Tâches à réaliser
(A) D'après l'extrait sur la vie chrétienne, à qui est attribuée la formule « par la prière, par la charrue, par la croix » ?
(B) Poursuivez l'extrait sur la vie chrétienne à la suite de sa dernière phrase.

Extrait choisi
++++++++
Pour cela, il faut s’imposer une règle de vie qui repose sur quatre points. D’abord, nourrir sa vie spirituelle par la prière, qui est la source de tout. Ensuite, former son intelligence. Également, fortifier sa volonté par le combat spirituel. Enfin, observer son devoir d’état : par exemple, quand on est père de famille, le premier des devoirs est d’être présent auprès de son épouse et de ses enfants, de veiller à leur sanctification, de prier avec eux, de veiller à leur éducation, mais aussi de réfléchir à son propre métier. C’est d’abord en œuvrant au côté de là où nous sommes que, petit à petit, l’on pourra viser plus haut ! C’est pourquoi la doctrine sociale de l’Église invite les chrétiens à s’engager dans les métiers au service du bien commun, à la lumière de l’Évangile. Et tout spécialement dans les métiers de transmission, ceux qui permettent de faire rayonner le Christ, comme l’enseignement, la culture, l’information, les médias… On peut aussi aller vers les autres via l’engagement associatif ou même politique au sens usuel du terme, en se mettant au service de son village, de sa ville… tout en se rappelant que Jésus-Christ n’appartient à aucun parti. Bref, à chacun d’essayer de conformer toute sa vie à son message. De manière assez naturelle, cette sainteté personnelle rejaillit en chrétienté, spontanément.

C’est-à-dire ?

On dit souvent que les premiers chrétiens n’ont jamais voulu fonder une chrétienté, une société chrétienne, etc. C’est tout à fait possible qu’ils ne l’aient jamais voulu, mais ils l’ont quand même fait « sans faire exprès » ! Les martyrs, sans faire exprès, ont christianisé l’Empire romain, ou encore les bénédictins, sans faire exprès, par la prière, par la charrue, par la croix comme disait Paul VI, ont christianisé l’Europe. Tout simplement parce qu’ils avaient une certaine sainteté personnelle et que, naturellement, si je crois que le Christ est Dieu et qu’il est bon de suivre sa loi, je vais encourager ceux qui sont autour de moi à le faire et je vais lutter pour assainir les espaces de vie dans lesquels je suis et dans lesquels vivent les hommes. On retrouve cette idée dans le Catéchisme : « En évangélisant sans cesse les hommes, l’Église travaille à ce qu’ils puissent pénétrer d’esprit chrétien les mentalités et les mœurs, les lois et les structures de la communauté où ils vivent. »

La royauté du Christ est-elle une affaire d’évangélisation ?
++++++++
Entrées de données
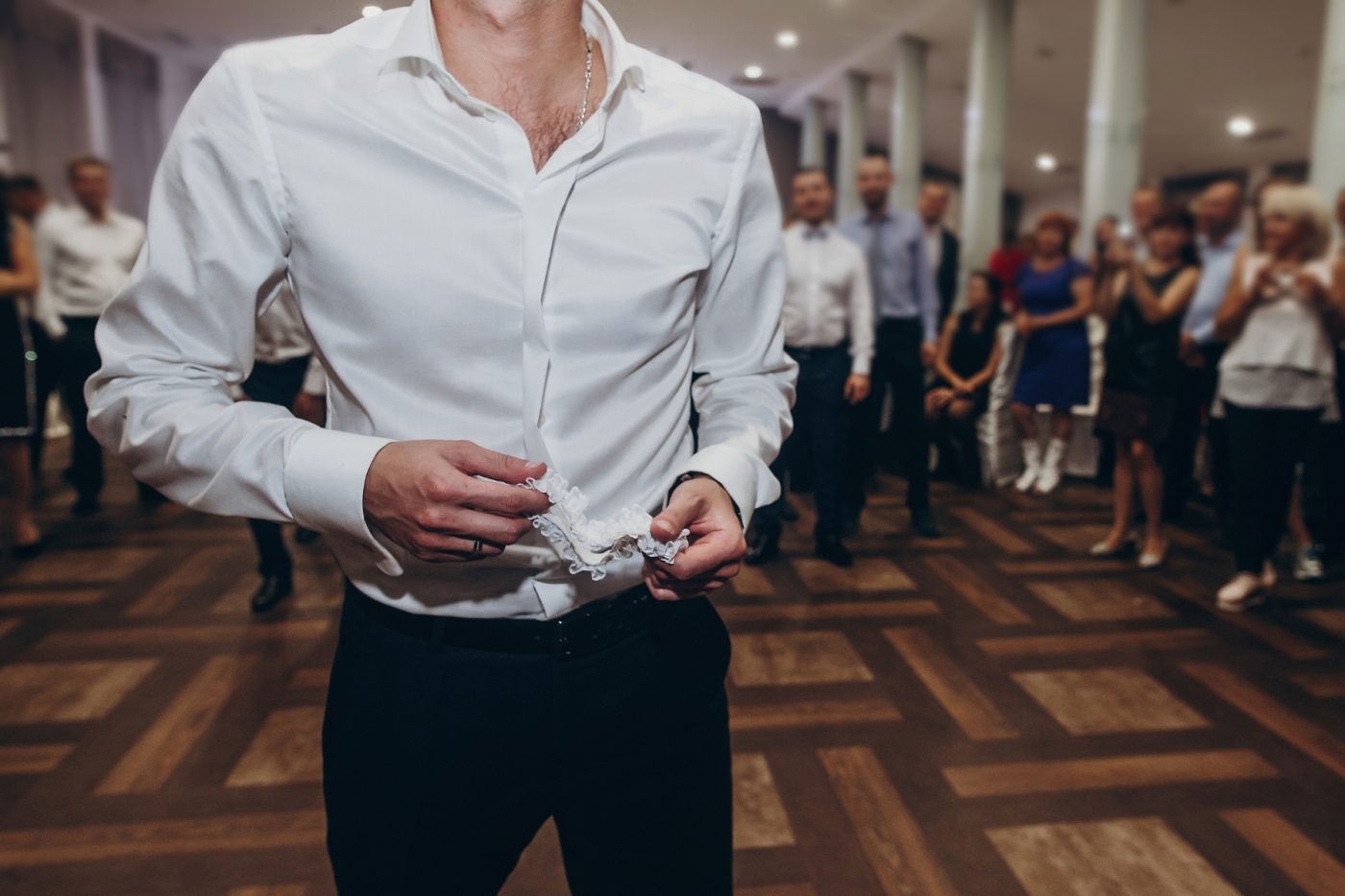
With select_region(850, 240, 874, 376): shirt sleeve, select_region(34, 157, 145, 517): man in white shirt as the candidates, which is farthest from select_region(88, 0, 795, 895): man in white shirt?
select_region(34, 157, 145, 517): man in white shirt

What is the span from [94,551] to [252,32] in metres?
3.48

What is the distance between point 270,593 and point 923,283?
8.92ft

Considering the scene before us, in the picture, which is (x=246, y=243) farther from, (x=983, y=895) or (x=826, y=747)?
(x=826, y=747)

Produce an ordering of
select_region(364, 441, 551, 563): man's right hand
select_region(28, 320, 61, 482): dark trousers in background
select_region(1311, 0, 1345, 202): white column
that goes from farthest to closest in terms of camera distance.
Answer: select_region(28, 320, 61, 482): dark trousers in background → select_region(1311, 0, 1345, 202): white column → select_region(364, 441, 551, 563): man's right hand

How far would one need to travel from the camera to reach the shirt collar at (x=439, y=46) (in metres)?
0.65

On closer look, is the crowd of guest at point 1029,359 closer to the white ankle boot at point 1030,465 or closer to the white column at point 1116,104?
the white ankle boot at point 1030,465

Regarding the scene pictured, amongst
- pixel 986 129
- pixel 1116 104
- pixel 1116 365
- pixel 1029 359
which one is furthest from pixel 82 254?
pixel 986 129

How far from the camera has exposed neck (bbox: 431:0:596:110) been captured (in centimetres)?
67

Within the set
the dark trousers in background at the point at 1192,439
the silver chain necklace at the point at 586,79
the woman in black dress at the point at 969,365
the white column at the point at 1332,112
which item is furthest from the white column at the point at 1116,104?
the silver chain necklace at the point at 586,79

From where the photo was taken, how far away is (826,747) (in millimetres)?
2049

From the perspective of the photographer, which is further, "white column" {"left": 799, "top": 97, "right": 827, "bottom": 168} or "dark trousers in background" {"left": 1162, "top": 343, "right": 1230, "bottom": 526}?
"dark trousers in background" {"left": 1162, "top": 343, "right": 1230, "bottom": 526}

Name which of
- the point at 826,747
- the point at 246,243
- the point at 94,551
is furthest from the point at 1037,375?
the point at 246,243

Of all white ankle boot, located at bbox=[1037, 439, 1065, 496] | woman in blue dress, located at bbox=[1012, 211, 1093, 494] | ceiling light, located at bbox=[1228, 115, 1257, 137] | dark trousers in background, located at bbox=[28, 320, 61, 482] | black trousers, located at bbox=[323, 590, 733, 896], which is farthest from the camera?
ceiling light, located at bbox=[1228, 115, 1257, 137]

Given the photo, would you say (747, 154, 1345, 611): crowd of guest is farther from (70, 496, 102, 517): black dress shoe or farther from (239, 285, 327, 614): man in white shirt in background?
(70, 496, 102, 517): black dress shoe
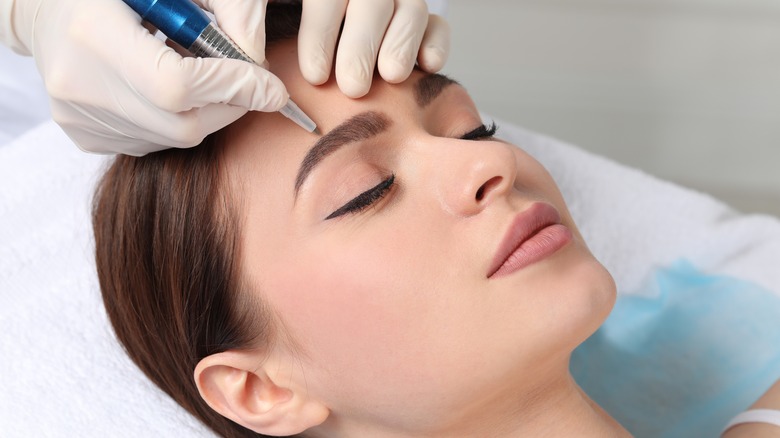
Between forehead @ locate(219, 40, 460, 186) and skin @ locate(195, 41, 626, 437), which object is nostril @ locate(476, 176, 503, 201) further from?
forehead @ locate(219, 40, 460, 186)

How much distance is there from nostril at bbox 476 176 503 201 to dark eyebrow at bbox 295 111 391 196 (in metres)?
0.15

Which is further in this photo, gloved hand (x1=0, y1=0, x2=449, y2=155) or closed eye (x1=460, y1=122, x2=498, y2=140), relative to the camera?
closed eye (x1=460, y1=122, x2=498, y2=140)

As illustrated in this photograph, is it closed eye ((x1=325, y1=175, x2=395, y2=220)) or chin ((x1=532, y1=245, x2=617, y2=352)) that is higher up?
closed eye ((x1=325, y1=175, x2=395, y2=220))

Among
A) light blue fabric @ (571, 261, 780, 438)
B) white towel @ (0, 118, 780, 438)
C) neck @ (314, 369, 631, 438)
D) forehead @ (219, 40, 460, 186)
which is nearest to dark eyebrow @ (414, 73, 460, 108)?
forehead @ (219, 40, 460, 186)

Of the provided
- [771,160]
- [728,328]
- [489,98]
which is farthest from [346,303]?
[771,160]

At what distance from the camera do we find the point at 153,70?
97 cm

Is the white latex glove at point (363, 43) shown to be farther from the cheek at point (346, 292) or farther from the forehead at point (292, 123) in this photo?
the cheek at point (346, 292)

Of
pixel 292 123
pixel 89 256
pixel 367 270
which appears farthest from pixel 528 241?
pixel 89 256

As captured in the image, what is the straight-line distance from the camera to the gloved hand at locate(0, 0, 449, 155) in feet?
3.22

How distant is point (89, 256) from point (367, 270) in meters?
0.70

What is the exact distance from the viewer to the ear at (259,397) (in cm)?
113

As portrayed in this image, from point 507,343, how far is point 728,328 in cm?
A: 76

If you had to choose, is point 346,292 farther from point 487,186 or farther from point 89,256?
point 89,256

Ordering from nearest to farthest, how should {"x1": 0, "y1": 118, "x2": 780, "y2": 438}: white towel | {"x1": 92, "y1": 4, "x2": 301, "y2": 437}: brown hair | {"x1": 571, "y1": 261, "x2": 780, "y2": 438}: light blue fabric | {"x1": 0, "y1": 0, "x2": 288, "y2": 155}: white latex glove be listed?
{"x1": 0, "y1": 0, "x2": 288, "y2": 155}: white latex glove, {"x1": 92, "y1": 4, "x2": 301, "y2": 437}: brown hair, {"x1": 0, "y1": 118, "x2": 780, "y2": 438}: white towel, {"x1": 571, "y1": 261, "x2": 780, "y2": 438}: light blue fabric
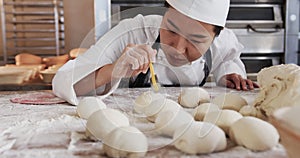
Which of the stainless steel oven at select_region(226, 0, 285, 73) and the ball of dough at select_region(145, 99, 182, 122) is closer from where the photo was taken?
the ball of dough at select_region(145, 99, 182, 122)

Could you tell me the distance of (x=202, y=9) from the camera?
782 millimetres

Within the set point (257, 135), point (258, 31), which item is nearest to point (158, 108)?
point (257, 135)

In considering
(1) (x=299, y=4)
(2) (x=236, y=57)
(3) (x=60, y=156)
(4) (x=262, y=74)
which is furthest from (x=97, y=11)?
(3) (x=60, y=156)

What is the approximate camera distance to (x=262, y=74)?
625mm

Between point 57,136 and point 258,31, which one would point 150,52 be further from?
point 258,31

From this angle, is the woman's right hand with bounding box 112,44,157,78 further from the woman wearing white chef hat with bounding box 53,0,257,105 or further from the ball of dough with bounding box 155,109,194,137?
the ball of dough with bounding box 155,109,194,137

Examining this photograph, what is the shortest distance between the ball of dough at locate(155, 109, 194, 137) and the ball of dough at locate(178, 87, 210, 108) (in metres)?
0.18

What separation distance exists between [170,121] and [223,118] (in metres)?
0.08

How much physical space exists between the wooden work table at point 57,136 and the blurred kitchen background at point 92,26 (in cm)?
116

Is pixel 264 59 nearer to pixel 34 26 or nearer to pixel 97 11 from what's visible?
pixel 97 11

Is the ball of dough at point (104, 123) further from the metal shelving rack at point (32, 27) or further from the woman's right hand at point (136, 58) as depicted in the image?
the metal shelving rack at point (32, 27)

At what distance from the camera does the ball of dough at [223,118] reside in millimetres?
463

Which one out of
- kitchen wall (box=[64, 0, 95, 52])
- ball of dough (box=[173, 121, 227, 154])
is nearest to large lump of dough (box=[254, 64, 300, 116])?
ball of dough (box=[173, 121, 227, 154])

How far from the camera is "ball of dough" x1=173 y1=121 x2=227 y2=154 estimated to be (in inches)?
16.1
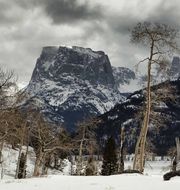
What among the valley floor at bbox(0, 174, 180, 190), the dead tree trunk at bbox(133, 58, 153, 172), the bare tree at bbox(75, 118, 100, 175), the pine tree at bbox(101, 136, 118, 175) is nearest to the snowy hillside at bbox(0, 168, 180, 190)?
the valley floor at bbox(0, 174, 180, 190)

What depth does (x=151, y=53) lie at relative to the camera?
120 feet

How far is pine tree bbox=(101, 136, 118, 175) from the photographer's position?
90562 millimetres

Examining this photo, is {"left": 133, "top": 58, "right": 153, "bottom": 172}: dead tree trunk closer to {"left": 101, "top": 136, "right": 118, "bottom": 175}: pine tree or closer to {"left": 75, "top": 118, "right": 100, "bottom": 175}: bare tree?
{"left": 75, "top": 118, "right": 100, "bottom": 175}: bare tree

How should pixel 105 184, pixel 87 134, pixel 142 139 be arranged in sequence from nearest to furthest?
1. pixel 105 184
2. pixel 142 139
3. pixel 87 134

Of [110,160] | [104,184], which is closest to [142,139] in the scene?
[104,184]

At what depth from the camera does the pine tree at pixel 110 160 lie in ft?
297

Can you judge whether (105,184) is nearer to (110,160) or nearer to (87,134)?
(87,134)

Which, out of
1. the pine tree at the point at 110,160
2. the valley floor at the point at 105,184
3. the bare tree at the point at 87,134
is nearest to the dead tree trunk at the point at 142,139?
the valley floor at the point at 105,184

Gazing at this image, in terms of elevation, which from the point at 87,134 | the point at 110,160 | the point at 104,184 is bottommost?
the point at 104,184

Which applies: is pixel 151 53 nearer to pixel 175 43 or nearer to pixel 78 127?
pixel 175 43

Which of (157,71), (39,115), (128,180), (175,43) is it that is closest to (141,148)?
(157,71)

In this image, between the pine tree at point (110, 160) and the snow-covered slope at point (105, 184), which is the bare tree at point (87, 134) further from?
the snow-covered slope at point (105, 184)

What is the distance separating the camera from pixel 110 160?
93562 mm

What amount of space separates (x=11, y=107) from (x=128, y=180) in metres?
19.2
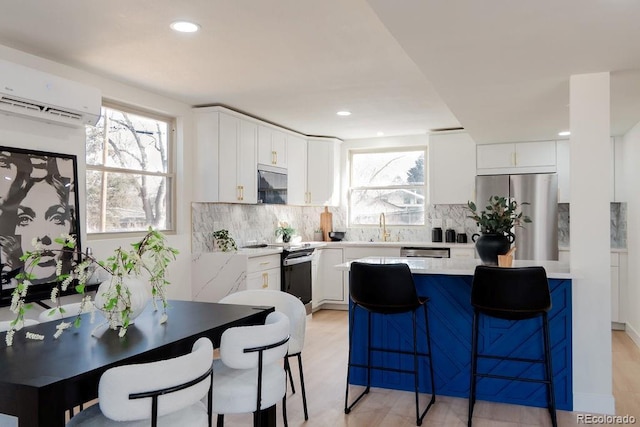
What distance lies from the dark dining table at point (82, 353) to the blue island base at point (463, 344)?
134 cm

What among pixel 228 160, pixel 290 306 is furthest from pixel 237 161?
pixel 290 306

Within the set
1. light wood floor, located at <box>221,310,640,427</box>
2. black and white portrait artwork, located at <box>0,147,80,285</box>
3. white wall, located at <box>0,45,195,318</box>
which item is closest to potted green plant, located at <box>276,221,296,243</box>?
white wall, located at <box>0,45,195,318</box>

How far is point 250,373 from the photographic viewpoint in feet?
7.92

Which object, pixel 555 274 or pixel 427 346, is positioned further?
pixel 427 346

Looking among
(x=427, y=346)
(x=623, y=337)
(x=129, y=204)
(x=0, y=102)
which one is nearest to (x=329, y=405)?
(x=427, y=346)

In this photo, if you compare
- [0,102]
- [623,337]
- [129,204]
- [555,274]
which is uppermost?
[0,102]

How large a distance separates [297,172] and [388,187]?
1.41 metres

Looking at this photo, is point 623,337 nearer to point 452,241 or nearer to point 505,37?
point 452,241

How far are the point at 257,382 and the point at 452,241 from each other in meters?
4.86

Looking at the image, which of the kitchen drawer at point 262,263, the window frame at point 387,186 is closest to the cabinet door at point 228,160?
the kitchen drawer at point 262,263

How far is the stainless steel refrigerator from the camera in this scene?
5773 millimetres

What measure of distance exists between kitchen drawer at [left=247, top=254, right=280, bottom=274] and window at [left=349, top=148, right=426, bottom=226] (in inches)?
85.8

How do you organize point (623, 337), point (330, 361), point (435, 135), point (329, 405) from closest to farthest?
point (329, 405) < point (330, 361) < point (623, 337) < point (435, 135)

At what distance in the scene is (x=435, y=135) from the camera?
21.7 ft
++++++++
Ensemble des réponses
(A) À Paul VI.

(B)
Naturellement, puisque les structures d’une société possèdent un rôle très important, permettant aux personnes de rencontrer le Seigneur ou, au contraire, de se couper de lui. Pie XII disait : « de la forme donnée à la société, conforme ou non aux lois divines, dépend et découle le bien ou le mal des âmes. » Le thème du Christ-Roi n’est donc pas un obstacle à la mission : en essayant d’imprégner la société des valeurs qui correspondent à celles de l’Évangile, sans forcer les gens du tout car la foi doit rester libre par nature, on permet aux gens d’avoir un contact avec le Christ, afin de pouvoir être touché par la grâce divine. C’est l’idée des « causes secondes » : le Seigneur se sert des rencontres, des lectures, des discussions, des découvertes culturelles… pour toucher le cœur des personnes par sa grâce. Mais encore faut-il qu’il y ait des églises, des livres, des témoins !

La royauté du Christ est-elle encore concevable dans une société sécularisée ?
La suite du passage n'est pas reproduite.